Transcript Detection
raw_mapped_sam_file=raw_mapped.sam
raw_mapped_bam_file=raw_mapped.bam
The sam file obtained by mapping the stranded file to the genome and its bam file conversion.
raw_sorted_bam_file=raw_sorted.bam
The sorted bam file obtained from the mapped files above.
raw_sorted_bed_file=raw_sorted.bed
The bed file obtained from the bam file above. It contains the positions of the start and end site of each read.
raw_sorted_split_bed_file=raw_sorted_split.bed
Another bed file obtained from the bam file above. It contains the positions of the start and end site of each exon for each read
positive_bed_file=positive.bed
negative_bed_file=negative.bed
The contents of raw_sorted_bed_file separated in positive and negative reads.
positive_refined_fasta_file=positive.fasta
negative_refined_fasta_file=negative.fasta
Two fasta files created by taking the positions from the bed files and using the genome file to fill their sequences.
positive_mapped_sam_file=positive_mapped.sam
negative_mapped_sam_file=negative_mapped.sam
positive_mapped_bam_file=positive_mapped.bam
negative_mapped_bam_file=negative_mapped.bam
Two sam files obtained by mapping the fasta files above to the genome and their bam conversions.
positive_sorted_bam_file=positive_sorted.bam
negative_sorted_bam_file=negative_sorted.bam
The sorted bam files obtained from the files above.
positive_coverage_file=positive_coverage.txt
negative_coverage_file=negative_coverage.txt
total_coverage_file=total_coverage.txt
The coverage of each position of each gene obtained from the sorted bam files above. total_coverage_file contains the cumulative coverage for each position.
positive_genelist_incomplete_file=positive_genelist_incomplete.bed
negative_genelist_incomplete_file=negative_genelist_incomplete.bed
The gene lists obtained by searching for coverage breaks.
positive_3dash_file=positive_3dash_positions.txt
negative_3dash_file=negative_3dash_positions.txt
positive_5dash_file=positive_5dash_positions.txt
negative_5dash_file=negative_5dash_positions.txt
Files containing the positions of each 3/ and 5/ sites from the reads in positive_sorted_bam_file and negative_sorted_bam_file
positive_genelist_file=positive_genelist.bed
negative_genelist_file=negative_genelist.bed
The gene lists obtained by cutting the gene lists above using the 3/ and 5/ positions.
Splice Isoforms Detection
raw_splice_sites_file=raw_splice_sites.txt
A file containing the reads with their splice sites using the exons found in raw_sorted_split_bed_file above
coverage_filtered_splice_sites_file=coverage_filtered_splice_sites.txt
The file obtained by filtering the reads list above using the coverage generated in total_coverage_file above
genome_filtered_splice_sites_file=genome_filtered_splice_sites.txt
The file obtained by filtering the reads list above using the genome file to remove very short exons consisting almost exclusively of A or T bases.

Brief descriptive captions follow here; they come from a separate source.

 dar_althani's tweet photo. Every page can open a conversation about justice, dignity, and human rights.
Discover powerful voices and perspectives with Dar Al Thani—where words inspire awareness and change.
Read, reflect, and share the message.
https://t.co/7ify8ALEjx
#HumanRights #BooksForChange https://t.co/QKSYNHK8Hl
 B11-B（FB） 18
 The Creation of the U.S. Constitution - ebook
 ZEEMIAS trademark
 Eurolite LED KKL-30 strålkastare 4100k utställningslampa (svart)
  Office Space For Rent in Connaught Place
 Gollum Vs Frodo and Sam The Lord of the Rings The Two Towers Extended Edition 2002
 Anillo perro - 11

best_filtered_splice_sites_file=best_filtered_splice_sites.txt
The result of extracting only the best isoforms for each gene.
These options are the names of the final output files of the UNAGI pipeline. They can be changed freely as it won't impact the run.

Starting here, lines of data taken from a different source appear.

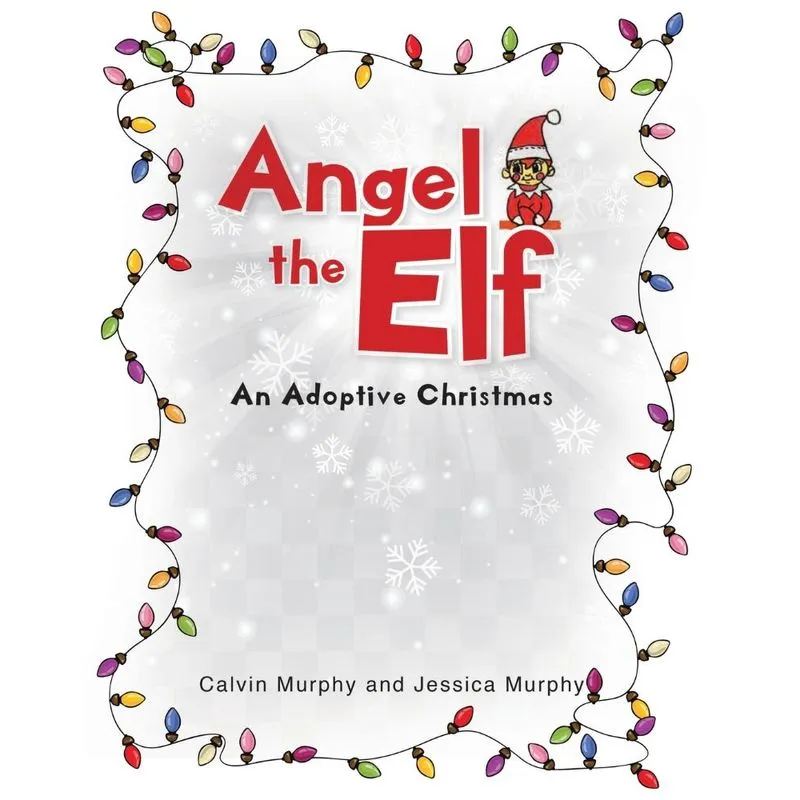 Angel the Elf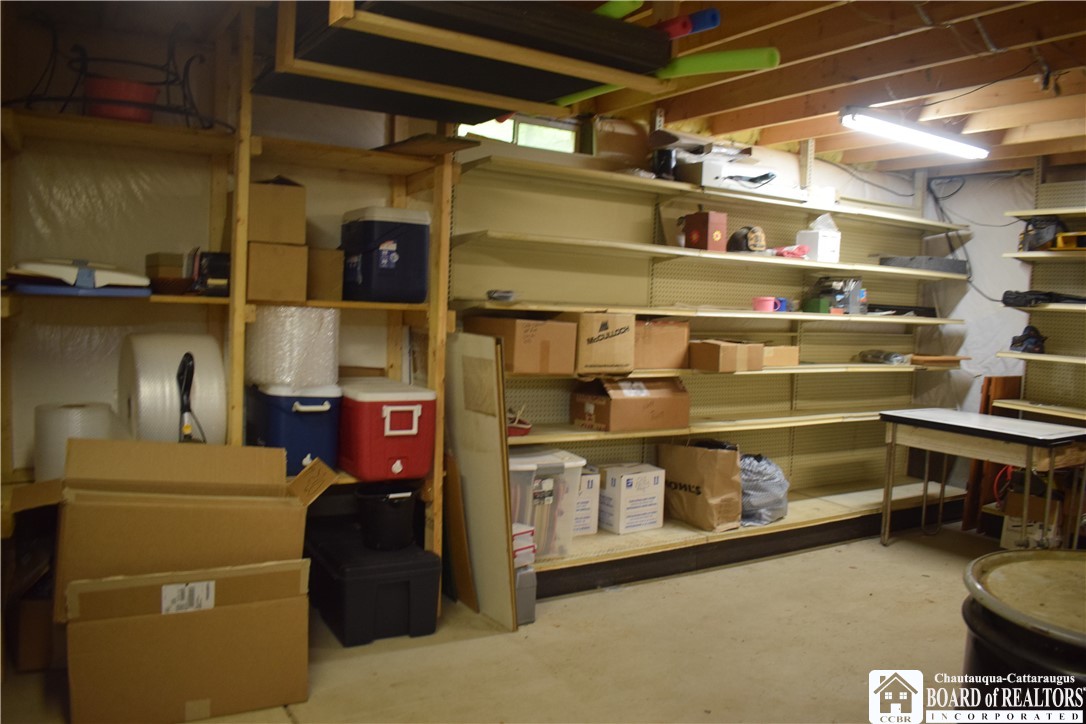 6615 Java Lake Road Arcade, NY 14009 - Photo 47 of 49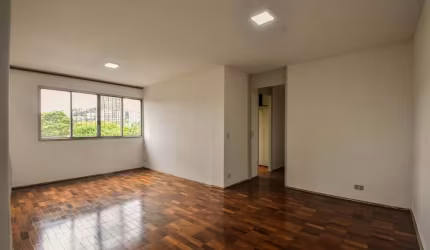 Apartamento à Venda - Brooklin, 3 Quartos,  96 m2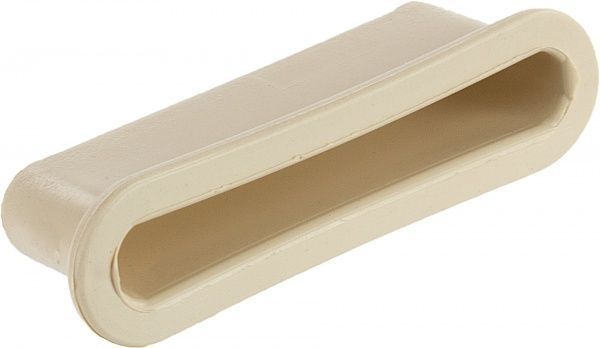 Опора ламелі врізна 8х53 мм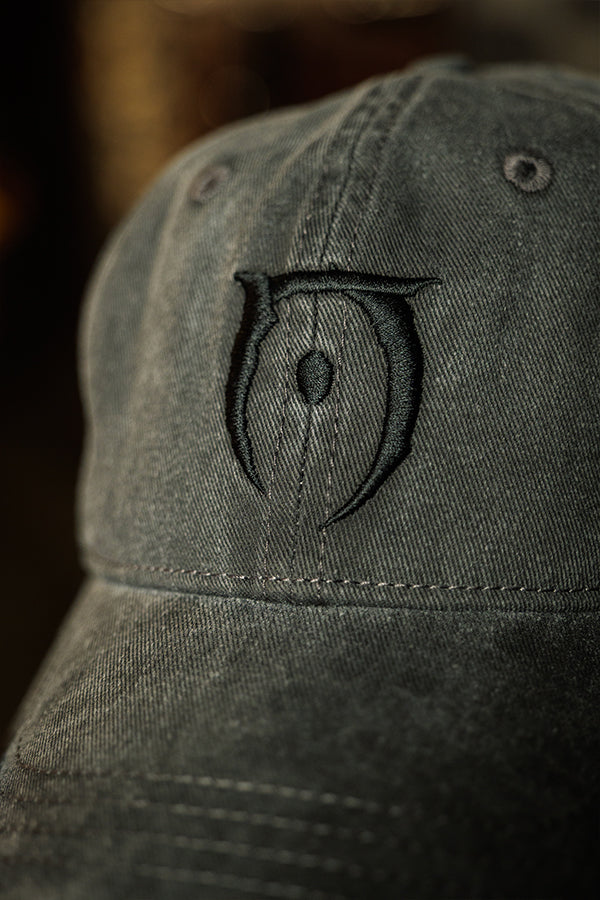 The Elder Scrolls IV: Oblivion Logo Hat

full_genelist_file=Full_Genelist.bed
The full list of genes found by UNAGI. This is the combination of positive_genelist_file and negative_genelist_file. It is given in the simplified bed format.
final_splice_sites_file=Splicing_Isoforms.bed
The full list of splicing isoforms found by UNAGI. It is given in the full bed format.
final_unique_splice_sites_file=Splicing_Isoforms_Unique.bed
The list of the best splicing isoforms found by UNAGI for each gene. It is given in the full bed format.